She felt herself sinking to the floor. 

The floor flying up to meet her was the last thing she remembered. 

**Notes for the Chapter:**

> I know it comes across like I hate Gendry because this is the second time I’ve killed him but believe me I don’t lool:( I’m just at a loss of what to do with Aurane/Arya/Jon lol (what do we call this ship? Jonaurya? If so sign me up to be their first fan!).
> 
> We check in with our new fave Aurane next chapter.
> 
> Are you guys enjoying this story?

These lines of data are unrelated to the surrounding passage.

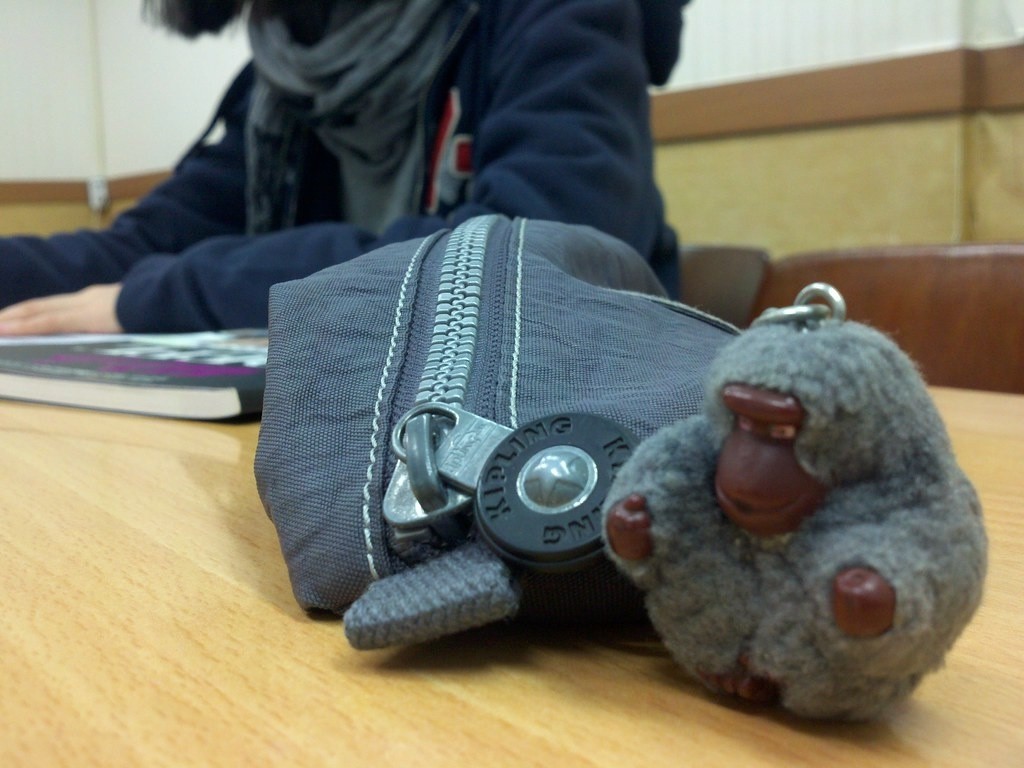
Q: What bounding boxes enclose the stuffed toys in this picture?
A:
[599,315,990,724]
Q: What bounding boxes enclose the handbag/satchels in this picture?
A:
[252,213,743,651]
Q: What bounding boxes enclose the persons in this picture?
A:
[0,0,699,334]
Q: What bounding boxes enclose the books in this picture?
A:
[0,327,271,426]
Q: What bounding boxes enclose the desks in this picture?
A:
[2,378,1023,768]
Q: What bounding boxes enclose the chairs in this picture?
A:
[669,248,1024,395]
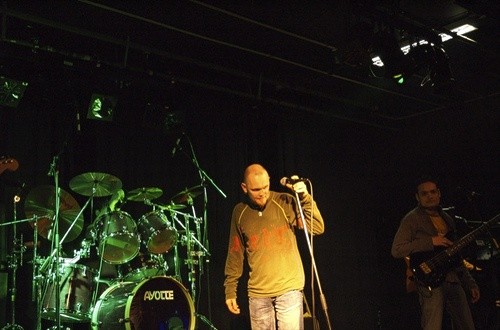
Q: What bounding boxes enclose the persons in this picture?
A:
[391,177,480,330]
[223,164,324,330]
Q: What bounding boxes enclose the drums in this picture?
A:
[91,275,196,330]
[94,210,141,265]
[136,211,179,255]
[40,264,100,324]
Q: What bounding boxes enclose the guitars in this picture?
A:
[409,214,500,286]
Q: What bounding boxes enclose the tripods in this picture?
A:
[1,203,24,330]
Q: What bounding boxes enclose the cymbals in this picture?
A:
[124,183,165,202]
[167,184,213,204]
[160,205,189,211]
[67,172,124,198]
[23,184,83,244]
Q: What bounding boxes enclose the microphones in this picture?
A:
[172,132,186,155]
[279,177,309,186]
[47,151,63,175]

I’m finding this a good distraction while I have some free time from my other piece, partly because I’m not taking myself too seriously for this one. Still, it’d be nice to hear your thoughts.


	4. Seeking answers

**Summary for the Chapter:**

> Arya realises some things and adds one (two?) new names to the list.

Arya’s vision was hazy, her hearing muffled. She could make out chanting in High Valyrian above her. The lights were muted, there were people in the room but she could only see their shapes.

“Cat, can you hear me girl?” the voice sounded like Merry’s.

“Bantis zōbrie issa se ossȳngnoti lēdys.” Ezzelyno was chanting above her. It had to be him, no one reeked this strongly of wine. 

Ezzelyno continued his chanting. 

“I’m not dead,” she managed to croak out.

“And how is it you know?” He questioned her with mirth in his voice. “Perhaps I brought you back. You told me you saw a priest bring someone back.”

“I was dreaming.”

“Really?” he clutched his chest.

“Pray tell what did you see on the other side?” he asked, feigning shock. The Kindly Man taught Arya how to read faces but she didn’t need to be a faceless man to know he was pulling her leg. 

“I didn’t die Ezzelyno,” she uttered.

“I know,” Ezzelyno started laughing. “Dead people don’t growl.”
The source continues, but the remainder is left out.